Of course, we all have to save to pay off the $23.7 trillion (not the stimulus!) that the Bush Administration gave to Jeff Harding’s close friends and business partners at Citigroup, Goldman Sachs, etc.  Without that $23.7 trillion Jeff Harding wouldn’t have two nickels to rub together… he is completely a welfare case.

» wrote on 08.22.09 @ 11:18 AM

Publius,

Again, thank you for your comments. But the article didn’t have anything to do with what you wrote.
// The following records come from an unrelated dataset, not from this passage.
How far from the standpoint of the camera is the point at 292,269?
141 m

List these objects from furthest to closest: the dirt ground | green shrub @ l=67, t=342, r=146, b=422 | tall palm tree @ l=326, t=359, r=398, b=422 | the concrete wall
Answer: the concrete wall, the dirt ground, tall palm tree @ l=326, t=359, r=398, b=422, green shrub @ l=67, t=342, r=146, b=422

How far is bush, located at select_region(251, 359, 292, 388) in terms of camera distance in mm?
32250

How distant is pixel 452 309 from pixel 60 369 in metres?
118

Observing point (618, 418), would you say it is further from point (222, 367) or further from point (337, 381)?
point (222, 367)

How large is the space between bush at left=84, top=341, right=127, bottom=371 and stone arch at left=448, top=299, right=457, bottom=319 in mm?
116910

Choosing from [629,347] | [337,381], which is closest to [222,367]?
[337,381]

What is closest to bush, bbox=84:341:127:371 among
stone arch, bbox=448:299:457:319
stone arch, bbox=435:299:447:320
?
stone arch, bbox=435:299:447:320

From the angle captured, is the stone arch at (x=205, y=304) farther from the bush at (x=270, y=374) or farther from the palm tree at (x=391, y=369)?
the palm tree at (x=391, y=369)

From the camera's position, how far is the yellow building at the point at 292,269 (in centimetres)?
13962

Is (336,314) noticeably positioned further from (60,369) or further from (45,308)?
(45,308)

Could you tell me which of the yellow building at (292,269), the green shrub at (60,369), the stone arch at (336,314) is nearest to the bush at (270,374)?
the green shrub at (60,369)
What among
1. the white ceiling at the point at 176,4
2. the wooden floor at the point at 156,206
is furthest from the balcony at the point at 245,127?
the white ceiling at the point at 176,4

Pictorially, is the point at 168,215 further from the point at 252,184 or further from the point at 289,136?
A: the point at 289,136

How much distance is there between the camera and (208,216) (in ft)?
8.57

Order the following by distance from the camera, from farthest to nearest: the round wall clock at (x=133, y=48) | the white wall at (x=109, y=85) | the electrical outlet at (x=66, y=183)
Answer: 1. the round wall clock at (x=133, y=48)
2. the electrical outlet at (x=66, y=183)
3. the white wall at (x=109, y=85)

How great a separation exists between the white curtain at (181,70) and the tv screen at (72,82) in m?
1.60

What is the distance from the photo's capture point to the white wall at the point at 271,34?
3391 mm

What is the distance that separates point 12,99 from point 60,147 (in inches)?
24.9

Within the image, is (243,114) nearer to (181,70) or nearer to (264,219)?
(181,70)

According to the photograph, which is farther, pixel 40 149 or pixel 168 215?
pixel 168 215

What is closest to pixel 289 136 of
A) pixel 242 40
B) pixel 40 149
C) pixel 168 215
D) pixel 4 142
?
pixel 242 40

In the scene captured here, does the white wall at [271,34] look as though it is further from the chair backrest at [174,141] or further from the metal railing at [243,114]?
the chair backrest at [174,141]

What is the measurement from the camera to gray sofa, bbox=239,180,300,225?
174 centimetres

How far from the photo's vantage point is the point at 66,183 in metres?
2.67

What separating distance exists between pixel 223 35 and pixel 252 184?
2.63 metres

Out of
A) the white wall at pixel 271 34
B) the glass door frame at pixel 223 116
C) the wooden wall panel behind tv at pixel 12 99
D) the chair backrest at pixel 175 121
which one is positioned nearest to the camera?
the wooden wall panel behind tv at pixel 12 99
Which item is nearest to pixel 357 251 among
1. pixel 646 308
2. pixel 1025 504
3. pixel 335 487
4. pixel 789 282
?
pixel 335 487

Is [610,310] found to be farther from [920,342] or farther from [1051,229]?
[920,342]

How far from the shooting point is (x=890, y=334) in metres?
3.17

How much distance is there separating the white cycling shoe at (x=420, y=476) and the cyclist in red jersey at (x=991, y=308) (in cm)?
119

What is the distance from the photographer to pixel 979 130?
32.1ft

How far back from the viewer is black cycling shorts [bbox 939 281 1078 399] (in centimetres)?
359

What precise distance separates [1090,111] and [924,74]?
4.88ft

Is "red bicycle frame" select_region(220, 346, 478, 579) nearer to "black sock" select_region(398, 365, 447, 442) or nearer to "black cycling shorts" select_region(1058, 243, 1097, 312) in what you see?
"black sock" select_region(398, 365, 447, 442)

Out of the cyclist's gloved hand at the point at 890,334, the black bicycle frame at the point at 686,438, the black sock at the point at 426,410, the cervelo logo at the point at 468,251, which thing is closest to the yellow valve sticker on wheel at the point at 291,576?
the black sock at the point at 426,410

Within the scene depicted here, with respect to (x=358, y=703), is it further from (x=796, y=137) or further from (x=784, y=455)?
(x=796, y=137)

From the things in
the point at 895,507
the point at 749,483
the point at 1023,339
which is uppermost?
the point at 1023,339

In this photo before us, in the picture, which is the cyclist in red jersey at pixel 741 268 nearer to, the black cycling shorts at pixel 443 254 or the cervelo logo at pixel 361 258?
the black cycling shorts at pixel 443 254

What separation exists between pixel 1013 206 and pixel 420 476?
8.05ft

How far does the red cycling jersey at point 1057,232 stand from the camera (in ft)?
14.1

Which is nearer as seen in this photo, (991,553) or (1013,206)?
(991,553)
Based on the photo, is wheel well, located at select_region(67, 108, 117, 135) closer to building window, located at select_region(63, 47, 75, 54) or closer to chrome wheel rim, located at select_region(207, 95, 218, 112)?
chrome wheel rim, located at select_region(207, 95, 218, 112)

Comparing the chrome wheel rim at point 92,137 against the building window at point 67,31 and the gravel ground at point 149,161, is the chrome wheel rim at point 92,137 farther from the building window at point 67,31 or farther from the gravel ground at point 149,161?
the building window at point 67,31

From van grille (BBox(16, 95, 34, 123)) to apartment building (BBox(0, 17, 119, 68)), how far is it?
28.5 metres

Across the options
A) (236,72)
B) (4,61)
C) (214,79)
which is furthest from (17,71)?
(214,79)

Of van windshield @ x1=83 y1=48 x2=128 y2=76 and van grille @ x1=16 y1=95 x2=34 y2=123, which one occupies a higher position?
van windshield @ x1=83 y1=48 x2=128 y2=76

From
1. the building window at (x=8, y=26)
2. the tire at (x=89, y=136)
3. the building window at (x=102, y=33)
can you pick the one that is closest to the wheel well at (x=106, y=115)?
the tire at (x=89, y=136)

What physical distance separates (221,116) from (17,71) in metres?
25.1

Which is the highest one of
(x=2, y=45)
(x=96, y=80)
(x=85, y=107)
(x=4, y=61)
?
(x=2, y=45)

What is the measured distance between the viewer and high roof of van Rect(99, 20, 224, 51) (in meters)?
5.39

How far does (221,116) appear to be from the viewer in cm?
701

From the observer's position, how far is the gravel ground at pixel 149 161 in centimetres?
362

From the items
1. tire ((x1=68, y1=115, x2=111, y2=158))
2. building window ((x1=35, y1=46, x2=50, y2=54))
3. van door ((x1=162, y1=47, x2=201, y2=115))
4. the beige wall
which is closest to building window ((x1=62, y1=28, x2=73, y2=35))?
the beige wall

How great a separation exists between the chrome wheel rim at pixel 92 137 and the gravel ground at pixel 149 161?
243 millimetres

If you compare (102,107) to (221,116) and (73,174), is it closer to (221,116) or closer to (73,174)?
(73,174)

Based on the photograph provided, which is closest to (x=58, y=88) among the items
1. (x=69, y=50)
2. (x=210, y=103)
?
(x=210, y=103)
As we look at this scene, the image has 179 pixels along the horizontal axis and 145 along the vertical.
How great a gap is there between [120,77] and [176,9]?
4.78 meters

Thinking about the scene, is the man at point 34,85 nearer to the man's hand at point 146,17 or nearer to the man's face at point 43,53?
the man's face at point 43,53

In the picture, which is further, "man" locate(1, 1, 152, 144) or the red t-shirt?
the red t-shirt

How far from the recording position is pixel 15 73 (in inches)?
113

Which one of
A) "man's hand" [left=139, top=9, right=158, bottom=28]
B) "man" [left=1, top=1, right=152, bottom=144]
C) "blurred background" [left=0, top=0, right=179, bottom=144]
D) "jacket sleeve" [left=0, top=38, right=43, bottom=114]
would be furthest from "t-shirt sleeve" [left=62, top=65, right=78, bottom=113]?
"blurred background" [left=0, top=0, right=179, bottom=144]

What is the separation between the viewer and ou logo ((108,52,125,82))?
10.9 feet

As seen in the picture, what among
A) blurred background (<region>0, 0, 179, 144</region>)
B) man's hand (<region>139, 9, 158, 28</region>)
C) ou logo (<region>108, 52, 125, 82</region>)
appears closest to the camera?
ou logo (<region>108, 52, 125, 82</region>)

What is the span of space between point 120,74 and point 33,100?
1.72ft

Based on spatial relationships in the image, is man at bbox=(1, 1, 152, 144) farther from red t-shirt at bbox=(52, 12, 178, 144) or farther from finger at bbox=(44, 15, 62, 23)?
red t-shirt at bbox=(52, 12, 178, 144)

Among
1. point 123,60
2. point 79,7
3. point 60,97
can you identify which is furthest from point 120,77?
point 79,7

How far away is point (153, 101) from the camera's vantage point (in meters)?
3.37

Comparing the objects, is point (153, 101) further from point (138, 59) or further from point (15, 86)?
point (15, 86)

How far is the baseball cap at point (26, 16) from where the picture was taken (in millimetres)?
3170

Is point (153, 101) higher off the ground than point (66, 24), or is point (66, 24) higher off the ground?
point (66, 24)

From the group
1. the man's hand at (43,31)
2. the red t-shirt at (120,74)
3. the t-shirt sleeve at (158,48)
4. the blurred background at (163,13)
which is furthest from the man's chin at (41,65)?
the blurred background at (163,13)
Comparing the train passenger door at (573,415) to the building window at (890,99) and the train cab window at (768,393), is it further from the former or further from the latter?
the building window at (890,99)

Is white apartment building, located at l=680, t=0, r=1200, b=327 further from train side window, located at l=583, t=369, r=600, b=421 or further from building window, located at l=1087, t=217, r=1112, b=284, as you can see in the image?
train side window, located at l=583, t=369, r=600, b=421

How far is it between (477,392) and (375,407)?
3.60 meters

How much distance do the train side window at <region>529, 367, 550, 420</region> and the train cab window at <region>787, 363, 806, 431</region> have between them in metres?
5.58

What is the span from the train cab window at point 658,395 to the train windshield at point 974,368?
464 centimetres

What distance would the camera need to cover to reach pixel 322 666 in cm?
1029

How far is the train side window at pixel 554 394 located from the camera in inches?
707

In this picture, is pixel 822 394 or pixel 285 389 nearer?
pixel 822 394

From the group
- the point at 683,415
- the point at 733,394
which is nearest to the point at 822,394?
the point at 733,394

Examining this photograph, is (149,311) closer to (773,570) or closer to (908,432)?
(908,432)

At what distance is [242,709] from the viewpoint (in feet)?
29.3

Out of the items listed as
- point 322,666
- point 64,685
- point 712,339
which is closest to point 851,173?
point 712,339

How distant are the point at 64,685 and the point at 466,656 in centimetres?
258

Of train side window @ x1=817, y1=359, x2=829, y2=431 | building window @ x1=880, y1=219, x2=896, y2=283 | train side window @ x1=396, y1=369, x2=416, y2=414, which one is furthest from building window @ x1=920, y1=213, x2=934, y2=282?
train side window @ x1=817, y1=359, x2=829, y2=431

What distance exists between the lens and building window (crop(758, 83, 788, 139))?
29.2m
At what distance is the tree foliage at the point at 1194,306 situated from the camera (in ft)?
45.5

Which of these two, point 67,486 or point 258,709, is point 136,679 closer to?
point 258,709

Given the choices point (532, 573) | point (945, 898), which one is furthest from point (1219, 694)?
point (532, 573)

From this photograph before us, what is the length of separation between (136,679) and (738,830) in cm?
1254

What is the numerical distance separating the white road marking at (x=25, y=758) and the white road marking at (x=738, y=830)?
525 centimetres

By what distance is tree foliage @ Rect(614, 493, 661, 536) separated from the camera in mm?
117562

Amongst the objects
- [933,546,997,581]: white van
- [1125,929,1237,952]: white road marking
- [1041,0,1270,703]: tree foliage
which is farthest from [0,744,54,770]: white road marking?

I would also say that you missed the article wherein I was vehemently opposed to any bailouts, including those to my “close friends” at Goldman and Citigroup.

» wrote on 08.23.09 @ 11:39 AM

Jeff, good analysis.  Here’s something else to ponder: What’s going to pull us out of this recession?  The last few have been technology driven backed up by entrepreneurs, but that’s coming to an end.  So, no consumer spending,  no startups and IPOs, and no massive corporate or industrial technology upgrades in sight.
Scary times ahead.

» wrote on 08.24.09 @ 09:50 AM

Jeff, your argument makes no sense, since savings comes from income.  Higher unemployment means less people working which means less income.

Savings rate might go up, but savings as a whole will go down, since less people are making money.

If we do nothing of course. 

Thank god there is a structure here that wasn’t here during the Great Depression.  Such as unemployment insurance benefits, Social Security and Medicare.

If it wasn’t for programs like these, we would be in GDII.

» wrote on 08.24.09 @ 07:16 PM

Sorry, Jeff, but your call for savings is a thinly veiled attempt to get everybody to deposit their hard earned dollars into the very institutions that grossly mismanaged the financial system and needed $23.7 trillion dollars of taxpayers’ hard earned dollars to keep it solvent.  At least if one buys munis you know you get a bridge or a community college or a sewer system; if you put your money into the institutions run by Jeff Hardings’ friends you are just funding their $23.7 trillion of bonuses (at $20 million per bonus).

Maybe, Jeff, you said you opposed the bailout.  But did you and your investors utilize any services from any of the banks or institutions (like AIG, Moody’s, S&P, etc) that got us this country into the $23.7 trillion bailout?  Maybe you talk the talk but if you walk the walk then post the details of all you and your business’s transactions over the past 10 years and prove that your not a beneficiary of the $23.7 trillion taxpayer bailout.

Until you post those details, it is fair for anyone to assume you are just creating a diversion with your blogs and columns, to draw attention away from your communistic sucking at the public teet.